Labette county has a pretty good little community college with a real solid nursing program. I was willing to give it a try. But first, I needed to know I could put my heart into something that involved bedpans and barf. Nurse aides make about what I was making in my current construction job, so I enrolled in a CNA class, which was held at a local nursing home. The first evening, as I approached the ornately carved massive outer door and was greeted with a keypad required to let myself in, I remembered thinking, “What on earth am I doing here?!” But I bravely crossed the threshold. There, the pungent smell of disinfectant struck my nostrils. There is only one place in the world that has the smell of sterile pee—a nursing home.
“Come on, Mark,” my instructor said, “let’s get this done.” I was no stranger to working in mud and being dirty, but helping a little old grandma off the commode was certainly not in the same class.
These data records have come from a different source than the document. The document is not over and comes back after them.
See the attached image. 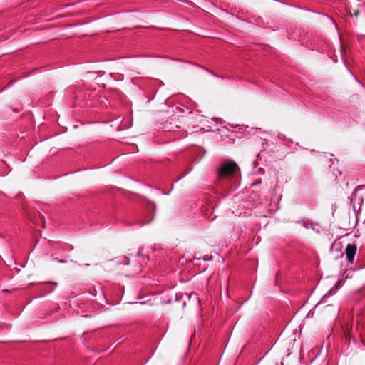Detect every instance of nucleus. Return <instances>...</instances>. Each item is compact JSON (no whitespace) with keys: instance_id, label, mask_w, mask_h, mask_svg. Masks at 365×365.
Segmentation results:
<instances>
[{"instance_id":"1","label":"nucleus","mask_w":365,"mask_h":365,"mask_svg":"<svg viewBox=\"0 0 365 365\" xmlns=\"http://www.w3.org/2000/svg\"><path fill=\"white\" fill-rule=\"evenodd\" d=\"M238 169V165L235 162H225L219 168L218 175L220 178L232 176L236 173Z\"/></svg>"},{"instance_id":"5","label":"nucleus","mask_w":365,"mask_h":365,"mask_svg":"<svg viewBox=\"0 0 365 365\" xmlns=\"http://www.w3.org/2000/svg\"><path fill=\"white\" fill-rule=\"evenodd\" d=\"M176 300H179V297H178V295H176Z\"/></svg>"},{"instance_id":"4","label":"nucleus","mask_w":365,"mask_h":365,"mask_svg":"<svg viewBox=\"0 0 365 365\" xmlns=\"http://www.w3.org/2000/svg\"><path fill=\"white\" fill-rule=\"evenodd\" d=\"M56 261H58L59 263H63V261L62 259H56Z\"/></svg>"},{"instance_id":"2","label":"nucleus","mask_w":365,"mask_h":365,"mask_svg":"<svg viewBox=\"0 0 365 365\" xmlns=\"http://www.w3.org/2000/svg\"><path fill=\"white\" fill-rule=\"evenodd\" d=\"M356 252V246L354 244H348L345 250V253L346 259L349 262H353Z\"/></svg>"},{"instance_id":"3","label":"nucleus","mask_w":365,"mask_h":365,"mask_svg":"<svg viewBox=\"0 0 365 365\" xmlns=\"http://www.w3.org/2000/svg\"><path fill=\"white\" fill-rule=\"evenodd\" d=\"M180 298L182 299H188L189 302L192 301L193 303L197 304H200L199 297H197V294L195 293H190V294L185 293V294L181 295ZM185 304H186V301L184 300L182 302V306L184 307Z\"/></svg>"}]
</instances>
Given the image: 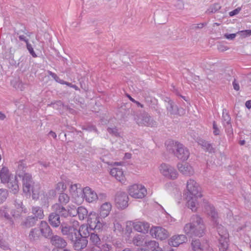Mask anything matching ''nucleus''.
<instances>
[{"mask_svg":"<svg viewBox=\"0 0 251 251\" xmlns=\"http://www.w3.org/2000/svg\"><path fill=\"white\" fill-rule=\"evenodd\" d=\"M20 177L22 178L24 192L25 193H29L31 191L33 193V197H34L36 194V192L33 188V182L31 175L27 174Z\"/></svg>","mask_w":251,"mask_h":251,"instance_id":"obj_13","label":"nucleus"},{"mask_svg":"<svg viewBox=\"0 0 251 251\" xmlns=\"http://www.w3.org/2000/svg\"><path fill=\"white\" fill-rule=\"evenodd\" d=\"M159 171L163 176L169 179L175 180L178 176L176 169L168 164L162 163L159 167Z\"/></svg>","mask_w":251,"mask_h":251,"instance_id":"obj_5","label":"nucleus"},{"mask_svg":"<svg viewBox=\"0 0 251 251\" xmlns=\"http://www.w3.org/2000/svg\"><path fill=\"white\" fill-rule=\"evenodd\" d=\"M87 223L89 226V228L92 230H99L101 229L103 226L102 223L100 221V217L95 212H91L89 214Z\"/></svg>","mask_w":251,"mask_h":251,"instance_id":"obj_12","label":"nucleus"},{"mask_svg":"<svg viewBox=\"0 0 251 251\" xmlns=\"http://www.w3.org/2000/svg\"><path fill=\"white\" fill-rule=\"evenodd\" d=\"M228 234L226 232L223 236L221 235V250L223 249L224 251L226 250L228 248Z\"/></svg>","mask_w":251,"mask_h":251,"instance_id":"obj_36","label":"nucleus"},{"mask_svg":"<svg viewBox=\"0 0 251 251\" xmlns=\"http://www.w3.org/2000/svg\"><path fill=\"white\" fill-rule=\"evenodd\" d=\"M240 10H241L240 8H237L234 9V10L230 11L229 13V14L230 16H233L234 15L238 14L239 13V12L240 11Z\"/></svg>","mask_w":251,"mask_h":251,"instance_id":"obj_60","label":"nucleus"},{"mask_svg":"<svg viewBox=\"0 0 251 251\" xmlns=\"http://www.w3.org/2000/svg\"><path fill=\"white\" fill-rule=\"evenodd\" d=\"M77 215L80 220H83L88 216V211L84 207L79 206L77 208Z\"/></svg>","mask_w":251,"mask_h":251,"instance_id":"obj_37","label":"nucleus"},{"mask_svg":"<svg viewBox=\"0 0 251 251\" xmlns=\"http://www.w3.org/2000/svg\"><path fill=\"white\" fill-rule=\"evenodd\" d=\"M18 211H15L14 209L7 204L0 207V217L13 223L12 218L14 219L19 218Z\"/></svg>","mask_w":251,"mask_h":251,"instance_id":"obj_7","label":"nucleus"},{"mask_svg":"<svg viewBox=\"0 0 251 251\" xmlns=\"http://www.w3.org/2000/svg\"><path fill=\"white\" fill-rule=\"evenodd\" d=\"M48 74L51 76L56 82L59 83H61V82H62L63 80L62 79H61L59 76L55 73L52 72L51 71H48Z\"/></svg>","mask_w":251,"mask_h":251,"instance_id":"obj_53","label":"nucleus"},{"mask_svg":"<svg viewBox=\"0 0 251 251\" xmlns=\"http://www.w3.org/2000/svg\"><path fill=\"white\" fill-rule=\"evenodd\" d=\"M40 237V232L37 228H33L30 230L28 239L31 242H34L39 240Z\"/></svg>","mask_w":251,"mask_h":251,"instance_id":"obj_30","label":"nucleus"},{"mask_svg":"<svg viewBox=\"0 0 251 251\" xmlns=\"http://www.w3.org/2000/svg\"><path fill=\"white\" fill-rule=\"evenodd\" d=\"M237 33L241 37L246 38L251 35V29L240 31Z\"/></svg>","mask_w":251,"mask_h":251,"instance_id":"obj_51","label":"nucleus"},{"mask_svg":"<svg viewBox=\"0 0 251 251\" xmlns=\"http://www.w3.org/2000/svg\"><path fill=\"white\" fill-rule=\"evenodd\" d=\"M143 246L152 251H154V250L158 248H159L158 246V243L154 240H146L144 242Z\"/></svg>","mask_w":251,"mask_h":251,"instance_id":"obj_35","label":"nucleus"},{"mask_svg":"<svg viewBox=\"0 0 251 251\" xmlns=\"http://www.w3.org/2000/svg\"><path fill=\"white\" fill-rule=\"evenodd\" d=\"M203 205L204 212L208 216L211 224L214 227H218L219 225V214L215 210L213 205L209 203L206 201H203Z\"/></svg>","mask_w":251,"mask_h":251,"instance_id":"obj_4","label":"nucleus"},{"mask_svg":"<svg viewBox=\"0 0 251 251\" xmlns=\"http://www.w3.org/2000/svg\"><path fill=\"white\" fill-rule=\"evenodd\" d=\"M68 210V216L74 217L77 215V208L76 209L74 205L70 206Z\"/></svg>","mask_w":251,"mask_h":251,"instance_id":"obj_48","label":"nucleus"},{"mask_svg":"<svg viewBox=\"0 0 251 251\" xmlns=\"http://www.w3.org/2000/svg\"><path fill=\"white\" fill-rule=\"evenodd\" d=\"M128 193L134 198L142 199L146 196L147 190L142 185L134 184L129 187Z\"/></svg>","mask_w":251,"mask_h":251,"instance_id":"obj_9","label":"nucleus"},{"mask_svg":"<svg viewBox=\"0 0 251 251\" xmlns=\"http://www.w3.org/2000/svg\"><path fill=\"white\" fill-rule=\"evenodd\" d=\"M26 45L27 50H28L30 54L32 55V56L34 58L37 57V55L34 51L32 45L29 42L27 43Z\"/></svg>","mask_w":251,"mask_h":251,"instance_id":"obj_54","label":"nucleus"},{"mask_svg":"<svg viewBox=\"0 0 251 251\" xmlns=\"http://www.w3.org/2000/svg\"><path fill=\"white\" fill-rule=\"evenodd\" d=\"M187 238L183 234L173 236L169 240V244L174 247H177L179 245L186 242Z\"/></svg>","mask_w":251,"mask_h":251,"instance_id":"obj_19","label":"nucleus"},{"mask_svg":"<svg viewBox=\"0 0 251 251\" xmlns=\"http://www.w3.org/2000/svg\"><path fill=\"white\" fill-rule=\"evenodd\" d=\"M185 199L188 207L196 211L200 206V201L202 197L201 188L194 179H189L186 184Z\"/></svg>","mask_w":251,"mask_h":251,"instance_id":"obj_1","label":"nucleus"},{"mask_svg":"<svg viewBox=\"0 0 251 251\" xmlns=\"http://www.w3.org/2000/svg\"><path fill=\"white\" fill-rule=\"evenodd\" d=\"M8 191L7 189L0 188V205L4 202L8 197Z\"/></svg>","mask_w":251,"mask_h":251,"instance_id":"obj_42","label":"nucleus"},{"mask_svg":"<svg viewBox=\"0 0 251 251\" xmlns=\"http://www.w3.org/2000/svg\"><path fill=\"white\" fill-rule=\"evenodd\" d=\"M79 225V222L73 219L70 220L69 224L63 223L60 226L61 232L69 240H73L78 236L77 227Z\"/></svg>","mask_w":251,"mask_h":251,"instance_id":"obj_3","label":"nucleus"},{"mask_svg":"<svg viewBox=\"0 0 251 251\" xmlns=\"http://www.w3.org/2000/svg\"><path fill=\"white\" fill-rule=\"evenodd\" d=\"M73 243L75 250L79 251L84 249L88 244V240L84 237L76 236V238L71 240Z\"/></svg>","mask_w":251,"mask_h":251,"instance_id":"obj_16","label":"nucleus"},{"mask_svg":"<svg viewBox=\"0 0 251 251\" xmlns=\"http://www.w3.org/2000/svg\"><path fill=\"white\" fill-rule=\"evenodd\" d=\"M245 105L248 109L251 108V100L247 101L246 102Z\"/></svg>","mask_w":251,"mask_h":251,"instance_id":"obj_64","label":"nucleus"},{"mask_svg":"<svg viewBox=\"0 0 251 251\" xmlns=\"http://www.w3.org/2000/svg\"><path fill=\"white\" fill-rule=\"evenodd\" d=\"M112 205L111 203L109 202H105L103 203L100 209V216L102 218H105L107 217L110 211L111 210Z\"/></svg>","mask_w":251,"mask_h":251,"instance_id":"obj_27","label":"nucleus"},{"mask_svg":"<svg viewBox=\"0 0 251 251\" xmlns=\"http://www.w3.org/2000/svg\"><path fill=\"white\" fill-rule=\"evenodd\" d=\"M52 251H71L70 249L67 248H60V249H54Z\"/></svg>","mask_w":251,"mask_h":251,"instance_id":"obj_63","label":"nucleus"},{"mask_svg":"<svg viewBox=\"0 0 251 251\" xmlns=\"http://www.w3.org/2000/svg\"><path fill=\"white\" fill-rule=\"evenodd\" d=\"M236 36V34L232 33V34H225L224 36L228 40H233L234 39Z\"/></svg>","mask_w":251,"mask_h":251,"instance_id":"obj_59","label":"nucleus"},{"mask_svg":"<svg viewBox=\"0 0 251 251\" xmlns=\"http://www.w3.org/2000/svg\"><path fill=\"white\" fill-rule=\"evenodd\" d=\"M83 189L79 183L71 184L69 187L70 194L76 202H81L83 201Z\"/></svg>","mask_w":251,"mask_h":251,"instance_id":"obj_8","label":"nucleus"},{"mask_svg":"<svg viewBox=\"0 0 251 251\" xmlns=\"http://www.w3.org/2000/svg\"><path fill=\"white\" fill-rule=\"evenodd\" d=\"M90 235L89 229L87 225H82L78 230V236L85 238L86 239Z\"/></svg>","mask_w":251,"mask_h":251,"instance_id":"obj_31","label":"nucleus"},{"mask_svg":"<svg viewBox=\"0 0 251 251\" xmlns=\"http://www.w3.org/2000/svg\"><path fill=\"white\" fill-rule=\"evenodd\" d=\"M66 189V187L64 183L62 182H58L56 184V189L57 190L64 191Z\"/></svg>","mask_w":251,"mask_h":251,"instance_id":"obj_55","label":"nucleus"},{"mask_svg":"<svg viewBox=\"0 0 251 251\" xmlns=\"http://www.w3.org/2000/svg\"><path fill=\"white\" fill-rule=\"evenodd\" d=\"M49 222L53 227H57L60 225L59 215L55 213H50L49 216Z\"/></svg>","mask_w":251,"mask_h":251,"instance_id":"obj_26","label":"nucleus"},{"mask_svg":"<svg viewBox=\"0 0 251 251\" xmlns=\"http://www.w3.org/2000/svg\"><path fill=\"white\" fill-rule=\"evenodd\" d=\"M220 9V4L219 3H215L211 5L206 11L207 14L214 13L218 11Z\"/></svg>","mask_w":251,"mask_h":251,"instance_id":"obj_46","label":"nucleus"},{"mask_svg":"<svg viewBox=\"0 0 251 251\" xmlns=\"http://www.w3.org/2000/svg\"><path fill=\"white\" fill-rule=\"evenodd\" d=\"M233 87L234 90L236 91H239L240 89V86L239 84L236 81V80L234 79V80L233 81L232 83Z\"/></svg>","mask_w":251,"mask_h":251,"instance_id":"obj_62","label":"nucleus"},{"mask_svg":"<svg viewBox=\"0 0 251 251\" xmlns=\"http://www.w3.org/2000/svg\"><path fill=\"white\" fill-rule=\"evenodd\" d=\"M84 199L89 202H92L98 199V196L90 188L86 187L83 188V200Z\"/></svg>","mask_w":251,"mask_h":251,"instance_id":"obj_15","label":"nucleus"},{"mask_svg":"<svg viewBox=\"0 0 251 251\" xmlns=\"http://www.w3.org/2000/svg\"><path fill=\"white\" fill-rule=\"evenodd\" d=\"M174 147V150H176L175 152V154L179 159L182 160L188 159L190 155V152L186 147L178 142L175 143Z\"/></svg>","mask_w":251,"mask_h":251,"instance_id":"obj_10","label":"nucleus"},{"mask_svg":"<svg viewBox=\"0 0 251 251\" xmlns=\"http://www.w3.org/2000/svg\"><path fill=\"white\" fill-rule=\"evenodd\" d=\"M0 247L3 250H6L9 249L8 244L4 241L0 239Z\"/></svg>","mask_w":251,"mask_h":251,"instance_id":"obj_57","label":"nucleus"},{"mask_svg":"<svg viewBox=\"0 0 251 251\" xmlns=\"http://www.w3.org/2000/svg\"><path fill=\"white\" fill-rule=\"evenodd\" d=\"M222 73L221 75L223 76V78H225L226 80L229 81L232 74V71L230 67H226L222 69Z\"/></svg>","mask_w":251,"mask_h":251,"instance_id":"obj_39","label":"nucleus"},{"mask_svg":"<svg viewBox=\"0 0 251 251\" xmlns=\"http://www.w3.org/2000/svg\"><path fill=\"white\" fill-rule=\"evenodd\" d=\"M108 132L112 136L117 137H120V133L119 132L118 129L116 127H108L107 129Z\"/></svg>","mask_w":251,"mask_h":251,"instance_id":"obj_44","label":"nucleus"},{"mask_svg":"<svg viewBox=\"0 0 251 251\" xmlns=\"http://www.w3.org/2000/svg\"><path fill=\"white\" fill-rule=\"evenodd\" d=\"M165 105L167 110H173L174 108V102L169 98H167V100H165Z\"/></svg>","mask_w":251,"mask_h":251,"instance_id":"obj_49","label":"nucleus"},{"mask_svg":"<svg viewBox=\"0 0 251 251\" xmlns=\"http://www.w3.org/2000/svg\"><path fill=\"white\" fill-rule=\"evenodd\" d=\"M150 224L146 221H135L133 223V227L137 231L143 233L148 232Z\"/></svg>","mask_w":251,"mask_h":251,"instance_id":"obj_17","label":"nucleus"},{"mask_svg":"<svg viewBox=\"0 0 251 251\" xmlns=\"http://www.w3.org/2000/svg\"><path fill=\"white\" fill-rule=\"evenodd\" d=\"M7 183L8 184V187L13 194H16L18 192L19 188L16 176H15L14 177H12V179Z\"/></svg>","mask_w":251,"mask_h":251,"instance_id":"obj_28","label":"nucleus"},{"mask_svg":"<svg viewBox=\"0 0 251 251\" xmlns=\"http://www.w3.org/2000/svg\"><path fill=\"white\" fill-rule=\"evenodd\" d=\"M134 120L139 126L153 127L157 125L156 122L145 112L137 113Z\"/></svg>","mask_w":251,"mask_h":251,"instance_id":"obj_6","label":"nucleus"},{"mask_svg":"<svg viewBox=\"0 0 251 251\" xmlns=\"http://www.w3.org/2000/svg\"><path fill=\"white\" fill-rule=\"evenodd\" d=\"M59 204L62 205L67 204L70 201L69 196L66 193H62L60 194L58 197Z\"/></svg>","mask_w":251,"mask_h":251,"instance_id":"obj_41","label":"nucleus"},{"mask_svg":"<svg viewBox=\"0 0 251 251\" xmlns=\"http://www.w3.org/2000/svg\"><path fill=\"white\" fill-rule=\"evenodd\" d=\"M110 175L122 183H125L126 179L123 170L119 168H113L110 171Z\"/></svg>","mask_w":251,"mask_h":251,"instance_id":"obj_20","label":"nucleus"},{"mask_svg":"<svg viewBox=\"0 0 251 251\" xmlns=\"http://www.w3.org/2000/svg\"><path fill=\"white\" fill-rule=\"evenodd\" d=\"M26 168V164L25 163V160H20L17 163V169L16 170V175L15 176H18L19 177H22L25 174L27 173H25V170Z\"/></svg>","mask_w":251,"mask_h":251,"instance_id":"obj_25","label":"nucleus"},{"mask_svg":"<svg viewBox=\"0 0 251 251\" xmlns=\"http://www.w3.org/2000/svg\"><path fill=\"white\" fill-rule=\"evenodd\" d=\"M206 25V23H200L198 24H193L190 25V28L192 30H196L201 29Z\"/></svg>","mask_w":251,"mask_h":251,"instance_id":"obj_50","label":"nucleus"},{"mask_svg":"<svg viewBox=\"0 0 251 251\" xmlns=\"http://www.w3.org/2000/svg\"><path fill=\"white\" fill-rule=\"evenodd\" d=\"M213 134L215 135H218L220 134V130H219L218 126L215 121H214L213 123Z\"/></svg>","mask_w":251,"mask_h":251,"instance_id":"obj_56","label":"nucleus"},{"mask_svg":"<svg viewBox=\"0 0 251 251\" xmlns=\"http://www.w3.org/2000/svg\"><path fill=\"white\" fill-rule=\"evenodd\" d=\"M150 234L156 239L163 240L169 236V232L161 226H153L150 229Z\"/></svg>","mask_w":251,"mask_h":251,"instance_id":"obj_11","label":"nucleus"},{"mask_svg":"<svg viewBox=\"0 0 251 251\" xmlns=\"http://www.w3.org/2000/svg\"><path fill=\"white\" fill-rule=\"evenodd\" d=\"M52 210L55 213L61 216L67 217L68 216V210L63 205L59 203H55L52 206Z\"/></svg>","mask_w":251,"mask_h":251,"instance_id":"obj_23","label":"nucleus"},{"mask_svg":"<svg viewBox=\"0 0 251 251\" xmlns=\"http://www.w3.org/2000/svg\"><path fill=\"white\" fill-rule=\"evenodd\" d=\"M204 226L201 218L197 215H193L190 222L186 224L183 228V231L188 236L201 237L203 235Z\"/></svg>","mask_w":251,"mask_h":251,"instance_id":"obj_2","label":"nucleus"},{"mask_svg":"<svg viewBox=\"0 0 251 251\" xmlns=\"http://www.w3.org/2000/svg\"><path fill=\"white\" fill-rule=\"evenodd\" d=\"M111 249V246L105 244H103L102 246L101 251H109L110 249Z\"/></svg>","mask_w":251,"mask_h":251,"instance_id":"obj_61","label":"nucleus"},{"mask_svg":"<svg viewBox=\"0 0 251 251\" xmlns=\"http://www.w3.org/2000/svg\"><path fill=\"white\" fill-rule=\"evenodd\" d=\"M178 171L183 175L186 176H191L194 175V170L193 167L188 163H178L177 165Z\"/></svg>","mask_w":251,"mask_h":251,"instance_id":"obj_18","label":"nucleus"},{"mask_svg":"<svg viewBox=\"0 0 251 251\" xmlns=\"http://www.w3.org/2000/svg\"><path fill=\"white\" fill-rule=\"evenodd\" d=\"M174 6L176 10H182L184 8V3L182 0H177L174 3Z\"/></svg>","mask_w":251,"mask_h":251,"instance_id":"obj_47","label":"nucleus"},{"mask_svg":"<svg viewBox=\"0 0 251 251\" xmlns=\"http://www.w3.org/2000/svg\"><path fill=\"white\" fill-rule=\"evenodd\" d=\"M198 144L201 146V147L206 151L209 152L214 151V149L212 145L209 144L207 141L202 139H199L197 141Z\"/></svg>","mask_w":251,"mask_h":251,"instance_id":"obj_32","label":"nucleus"},{"mask_svg":"<svg viewBox=\"0 0 251 251\" xmlns=\"http://www.w3.org/2000/svg\"><path fill=\"white\" fill-rule=\"evenodd\" d=\"M14 205L16 209H14L15 211H18L19 214V218L21 216L23 212L25 213L26 212V209L24 208L23 205V202L19 200H15L14 201Z\"/></svg>","mask_w":251,"mask_h":251,"instance_id":"obj_33","label":"nucleus"},{"mask_svg":"<svg viewBox=\"0 0 251 251\" xmlns=\"http://www.w3.org/2000/svg\"><path fill=\"white\" fill-rule=\"evenodd\" d=\"M32 213L35 216L34 217H35L36 219H37V220L38 219H43L44 216L43 210L42 208L39 206L32 207Z\"/></svg>","mask_w":251,"mask_h":251,"instance_id":"obj_34","label":"nucleus"},{"mask_svg":"<svg viewBox=\"0 0 251 251\" xmlns=\"http://www.w3.org/2000/svg\"><path fill=\"white\" fill-rule=\"evenodd\" d=\"M51 244L56 249L64 248L67 245V242L61 237L58 235L53 236L50 239Z\"/></svg>","mask_w":251,"mask_h":251,"instance_id":"obj_22","label":"nucleus"},{"mask_svg":"<svg viewBox=\"0 0 251 251\" xmlns=\"http://www.w3.org/2000/svg\"><path fill=\"white\" fill-rule=\"evenodd\" d=\"M37 222V219L32 216H27L21 223V226L25 228H29L34 226Z\"/></svg>","mask_w":251,"mask_h":251,"instance_id":"obj_29","label":"nucleus"},{"mask_svg":"<svg viewBox=\"0 0 251 251\" xmlns=\"http://www.w3.org/2000/svg\"><path fill=\"white\" fill-rule=\"evenodd\" d=\"M191 246L194 251H202L203 250V246L199 239L193 240Z\"/></svg>","mask_w":251,"mask_h":251,"instance_id":"obj_40","label":"nucleus"},{"mask_svg":"<svg viewBox=\"0 0 251 251\" xmlns=\"http://www.w3.org/2000/svg\"><path fill=\"white\" fill-rule=\"evenodd\" d=\"M16 34L17 35H19L20 34H25L28 37H30L31 35V33L27 30L25 26H22V28L18 30Z\"/></svg>","mask_w":251,"mask_h":251,"instance_id":"obj_52","label":"nucleus"},{"mask_svg":"<svg viewBox=\"0 0 251 251\" xmlns=\"http://www.w3.org/2000/svg\"><path fill=\"white\" fill-rule=\"evenodd\" d=\"M25 34H19L18 35L19 39L21 41L25 42L26 44L28 43V39L25 35Z\"/></svg>","mask_w":251,"mask_h":251,"instance_id":"obj_58","label":"nucleus"},{"mask_svg":"<svg viewBox=\"0 0 251 251\" xmlns=\"http://www.w3.org/2000/svg\"><path fill=\"white\" fill-rule=\"evenodd\" d=\"M39 230L40 234H41L45 238H48L52 234V230L46 221H42L41 222Z\"/></svg>","mask_w":251,"mask_h":251,"instance_id":"obj_21","label":"nucleus"},{"mask_svg":"<svg viewBox=\"0 0 251 251\" xmlns=\"http://www.w3.org/2000/svg\"><path fill=\"white\" fill-rule=\"evenodd\" d=\"M90 240L94 245H98L100 243V238L97 234L91 233L90 235Z\"/></svg>","mask_w":251,"mask_h":251,"instance_id":"obj_45","label":"nucleus"},{"mask_svg":"<svg viewBox=\"0 0 251 251\" xmlns=\"http://www.w3.org/2000/svg\"><path fill=\"white\" fill-rule=\"evenodd\" d=\"M144 242V236L140 234L135 235L132 239L133 244L137 246H143Z\"/></svg>","mask_w":251,"mask_h":251,"instance_id":"obj_38","label":"nucleus"},{"mask_svg":"<svg viewBox=\"0 0 251 251\" xmlns=\"http://www.w3.org/2000/svg\"><path fill=\"white\" fill-rule=\"evenodd\" d=\"M52 107L56 110H61L65 109V106L61 100L56 101L52 102L51 104Z\"/></svg>","mask_w":251,"mask_h":251,"instance_id":"obj_43","label":"nucleus"},{"mask_svg":"<svg viewBox=\"0 0 251 251\" xmlns=\"http://www.w3.org/2000/svg\"><path fill=\"white\" fill-rule=\"evenodd\" d=\"M128 197L124 192H118L115 197V202L118 208L125 209L128 206Z\"/></svg>","mask_w":251,"mask_h":251,"instance_id":"obj_14","label":"nucleus"},{"mask_svg":"<svg viewBox=\"0 0 251 251\" xmlns=\"http://www.w3.org/2000/svg\"><path fill=\"white\" fill-rule=\"evenodd\" d=\"M14 176L11 175L7 168L3 167L0 172V177L1 181L2 183H6L12 177Z\"/></svg>","mask_w":251,"mask_h":251,"instance_id":"obj_24","label":"nucleus"}]
</instances>
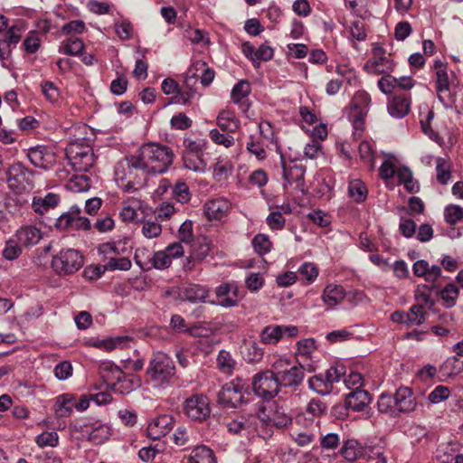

At the moment, I was sure it was an entirely different galaxy. Gingerly, I snapped on the blue nitrile gloves. “Are these things really waterproof?” I wondered in horror. But it was too late to back out now, because Grandma’s hazy gray eyes were peering trustingly at me through her smudged glasses. “Just do your thing,” they seemed to say.” She grunted to stand with my instructor and I’s assistance. With her contractured legs, she had trouble standing upright. Hygiene completed, she sat down heavily into the wheelchair which had been crammed in at the only angle it would fit in the microscopic bathroom. “Thank you”, she whispered. What was so awkward for me was simply her expectation, and really, her need. In this moment, I realized I could actually be a nurse. She needed me.
A week later during clinicals, an LPN on duty approached me unexpectedly as she whipped up the standard second dinner of crushed pills in applesauce for some wheelchair-bound denizen. “You’re going to be a really good nurse, Mark,” she said. I was surprised and taken back at these prophetic words from someone who had barely seen me do something I didn’t even know myself if I could do. Those gracious words were over 10 years ago; I have often thought of them as being an integral part of the motivation for me to go through with the 5-hour nights of sleep, hours of study, and living paycheck to paycheck as I fought my way through nursing school.
And so for me, my reasons to be a nurse were both from pragmatism and purpose. I was done with being subject to the whims of the weather (I didn’t even mention the color of your toes when you drive a skid loader all day in January). I simply wanted to make a decent wage in an area where it was hard to get a job; I wanted to be the loving provider for my future family. CNA class showed me I loved the thrill of showing gentle love to the person who could not reciprocate. Sometimes it seems strangely coincidental that I ever even considered going to nursing school. And yet I know that for the God to whom I entrust my life there are no coincidences.